Many parents who are actively involved in the education of their children at the elementary school level typically become less involved when their children reach middle school. However, parent involvement during the middle school years is just as important to a child’s success as it is in earlier grades.
Children experience the second-largest growth period in their lives during the adolscent years. As they grow, they begin to experience physical, intellectual, emotional and social changes. These are confusing times for the adolescent learner. These changes, along with the added demands of increased academic rigor and expectations of school, activities and peer pressure, create conflicts and tension in the adolescent, which can lead to increased mental health issues and conflict in school and at home.
The participation of all parents is important to the academic achievement and mental well-being of their children. Such participation has many positive consequences for the family, the school, and especially for the young adolescent:
- The family better understands school expectations and operations.
- The student receives support from adults, at home and at school in order to confront and navigate the issues of the ever-evolving adolescent. Adult support is particularly important where these problems are accentuated by the conflicting cultures of home, friends and school.
- The school can become the natural extension of the home, aiding in the preservation of families’ cultures, morals and values.
- When parents become involved and team with the school, both the students and schools benefit. We see higher academic achievement, students’ attitudes and behaviors are more positive, less mental health issues, academic programs are more successful, and the schools as a whole are more effective.
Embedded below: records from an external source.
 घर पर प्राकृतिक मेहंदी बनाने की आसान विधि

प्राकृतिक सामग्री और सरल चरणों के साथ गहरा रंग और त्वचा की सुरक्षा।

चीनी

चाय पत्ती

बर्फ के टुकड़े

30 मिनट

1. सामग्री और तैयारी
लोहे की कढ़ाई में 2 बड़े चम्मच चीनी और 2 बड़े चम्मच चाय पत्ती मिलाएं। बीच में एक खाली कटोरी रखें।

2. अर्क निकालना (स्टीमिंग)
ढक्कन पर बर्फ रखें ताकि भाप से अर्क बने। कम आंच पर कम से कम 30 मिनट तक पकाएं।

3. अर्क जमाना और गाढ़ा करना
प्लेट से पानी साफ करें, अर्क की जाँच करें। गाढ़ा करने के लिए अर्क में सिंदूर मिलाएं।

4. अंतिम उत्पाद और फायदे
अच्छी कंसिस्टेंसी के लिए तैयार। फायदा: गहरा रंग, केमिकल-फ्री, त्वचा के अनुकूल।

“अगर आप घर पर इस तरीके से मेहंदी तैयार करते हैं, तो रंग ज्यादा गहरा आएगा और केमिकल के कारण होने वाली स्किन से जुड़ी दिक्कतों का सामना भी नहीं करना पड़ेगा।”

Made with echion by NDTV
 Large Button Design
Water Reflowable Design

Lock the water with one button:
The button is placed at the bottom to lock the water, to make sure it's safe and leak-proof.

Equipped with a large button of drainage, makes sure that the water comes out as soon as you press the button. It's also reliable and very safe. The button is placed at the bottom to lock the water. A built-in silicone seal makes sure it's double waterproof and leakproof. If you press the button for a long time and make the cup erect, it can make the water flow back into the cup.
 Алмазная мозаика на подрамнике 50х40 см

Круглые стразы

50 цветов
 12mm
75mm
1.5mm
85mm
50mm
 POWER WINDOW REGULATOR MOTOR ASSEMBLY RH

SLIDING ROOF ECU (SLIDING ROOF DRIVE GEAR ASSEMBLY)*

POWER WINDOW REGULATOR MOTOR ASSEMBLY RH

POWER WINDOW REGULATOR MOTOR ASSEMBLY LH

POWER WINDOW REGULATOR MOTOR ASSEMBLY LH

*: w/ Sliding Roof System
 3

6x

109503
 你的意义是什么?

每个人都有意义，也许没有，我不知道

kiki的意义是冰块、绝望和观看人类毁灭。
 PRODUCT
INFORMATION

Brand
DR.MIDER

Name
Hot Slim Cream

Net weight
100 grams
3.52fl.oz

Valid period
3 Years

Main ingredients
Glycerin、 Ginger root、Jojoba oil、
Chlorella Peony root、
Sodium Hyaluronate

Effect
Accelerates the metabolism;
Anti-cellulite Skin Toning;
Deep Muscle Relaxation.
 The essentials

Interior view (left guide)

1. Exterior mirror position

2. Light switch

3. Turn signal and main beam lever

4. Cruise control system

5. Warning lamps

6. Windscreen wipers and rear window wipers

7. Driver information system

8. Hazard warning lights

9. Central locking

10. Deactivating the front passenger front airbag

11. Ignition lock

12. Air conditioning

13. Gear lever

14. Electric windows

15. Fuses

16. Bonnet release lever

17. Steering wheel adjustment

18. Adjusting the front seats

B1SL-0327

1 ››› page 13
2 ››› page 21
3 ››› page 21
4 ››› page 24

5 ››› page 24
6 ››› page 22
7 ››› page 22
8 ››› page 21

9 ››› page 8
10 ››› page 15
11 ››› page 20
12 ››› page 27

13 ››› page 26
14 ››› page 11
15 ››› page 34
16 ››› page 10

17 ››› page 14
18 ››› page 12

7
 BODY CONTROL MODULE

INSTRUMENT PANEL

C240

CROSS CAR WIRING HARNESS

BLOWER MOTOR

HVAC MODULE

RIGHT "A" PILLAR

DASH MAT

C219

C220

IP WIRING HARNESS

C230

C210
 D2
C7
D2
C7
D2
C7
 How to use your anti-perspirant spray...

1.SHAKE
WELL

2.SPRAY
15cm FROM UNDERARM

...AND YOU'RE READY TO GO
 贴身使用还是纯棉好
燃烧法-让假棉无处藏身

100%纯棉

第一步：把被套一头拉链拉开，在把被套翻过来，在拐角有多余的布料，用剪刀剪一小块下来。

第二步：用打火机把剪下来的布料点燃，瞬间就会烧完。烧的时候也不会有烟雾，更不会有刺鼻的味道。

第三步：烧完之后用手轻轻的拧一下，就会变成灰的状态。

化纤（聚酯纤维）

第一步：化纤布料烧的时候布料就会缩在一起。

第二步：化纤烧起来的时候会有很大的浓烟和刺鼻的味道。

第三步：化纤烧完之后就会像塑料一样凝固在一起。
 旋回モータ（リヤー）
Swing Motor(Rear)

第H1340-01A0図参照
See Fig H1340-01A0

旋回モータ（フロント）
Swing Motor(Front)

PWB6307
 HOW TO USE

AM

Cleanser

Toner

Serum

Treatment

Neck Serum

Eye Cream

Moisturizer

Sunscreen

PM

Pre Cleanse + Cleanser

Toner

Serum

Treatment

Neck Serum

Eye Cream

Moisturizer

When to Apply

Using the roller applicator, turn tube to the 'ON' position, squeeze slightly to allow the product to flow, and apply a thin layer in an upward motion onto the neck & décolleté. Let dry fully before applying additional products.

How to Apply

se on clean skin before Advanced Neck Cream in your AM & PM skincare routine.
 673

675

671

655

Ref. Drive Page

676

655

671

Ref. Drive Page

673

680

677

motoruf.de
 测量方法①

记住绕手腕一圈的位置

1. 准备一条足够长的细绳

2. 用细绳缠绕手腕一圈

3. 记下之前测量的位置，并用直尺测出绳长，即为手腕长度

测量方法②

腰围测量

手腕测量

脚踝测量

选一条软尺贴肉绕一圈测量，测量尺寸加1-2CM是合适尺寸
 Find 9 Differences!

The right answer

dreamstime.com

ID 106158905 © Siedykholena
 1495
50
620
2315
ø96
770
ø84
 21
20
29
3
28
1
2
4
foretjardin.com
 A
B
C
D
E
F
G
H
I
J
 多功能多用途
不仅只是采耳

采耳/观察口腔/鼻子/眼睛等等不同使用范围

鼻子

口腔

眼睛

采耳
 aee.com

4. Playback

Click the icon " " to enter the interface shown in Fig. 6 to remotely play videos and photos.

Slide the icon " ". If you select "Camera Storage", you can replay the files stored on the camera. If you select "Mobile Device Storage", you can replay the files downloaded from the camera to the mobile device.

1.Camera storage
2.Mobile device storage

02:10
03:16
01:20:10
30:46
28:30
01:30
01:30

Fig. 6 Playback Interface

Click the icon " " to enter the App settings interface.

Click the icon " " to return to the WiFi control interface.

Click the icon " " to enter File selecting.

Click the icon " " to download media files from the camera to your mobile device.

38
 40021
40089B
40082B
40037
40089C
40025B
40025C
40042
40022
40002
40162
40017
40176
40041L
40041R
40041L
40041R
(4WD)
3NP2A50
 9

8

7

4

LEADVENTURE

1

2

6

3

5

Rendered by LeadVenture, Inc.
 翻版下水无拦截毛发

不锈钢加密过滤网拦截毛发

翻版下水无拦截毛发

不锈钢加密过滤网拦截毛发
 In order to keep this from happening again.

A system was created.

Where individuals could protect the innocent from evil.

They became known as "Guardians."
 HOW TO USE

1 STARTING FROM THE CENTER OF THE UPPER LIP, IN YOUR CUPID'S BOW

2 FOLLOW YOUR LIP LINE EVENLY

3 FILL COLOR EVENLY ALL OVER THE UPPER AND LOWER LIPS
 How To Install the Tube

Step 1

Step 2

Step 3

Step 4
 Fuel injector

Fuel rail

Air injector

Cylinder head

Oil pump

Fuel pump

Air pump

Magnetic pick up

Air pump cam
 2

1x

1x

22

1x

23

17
There are many ways that parents can demonstrate to their adolescent children that they are interested in academic success and that they are available to offer support and protection when there are problems. Here are some suggestions:
- Talk with your child about daily happenings at school. Both academically and socially.
- Find ways to spend some stress-free time with your child. Share a meal or a snack. Make sure they know the positive attributes you like about them
- Listen to and share their concerns. Support what you believe to be good about the school and offer your help to change practices that you believe could enhance your child’s educational experience.
- Avoid scoldings and arguments when your teenagers bring bad news home. It’s better be a listener and suggest ways to improve the situation.
- Show that you value education by encouraging homework completion and reading. Establish a consistent time and place for them to do their homework that is void of distraction
- Establish a positive relationship with teachers early in the year. This makes it easier to have constructive conversations in times of difficulty.
- Avoid comparing sibling experiences as each child’s experience is unique to them.
- Get to know the guidance counselors. They can keep you informed regarding the progress and behavior of your child, and they are a good resource for added support you may need.
- Read the student/parent handbook carefully and stay updated with the day-to-day happenings at the school through the daily announcements and Campus Messenger.
- Keep informed about your child’s grades and test results, especially in any subjects in which he or she struggles, through the parent portal.
The results of recent research are very clear: When parents are actively involved in their children’s education, they do better in school. It is essential for parents to have a positive attitude regarding education, and to demonstrate trust that their children can do well.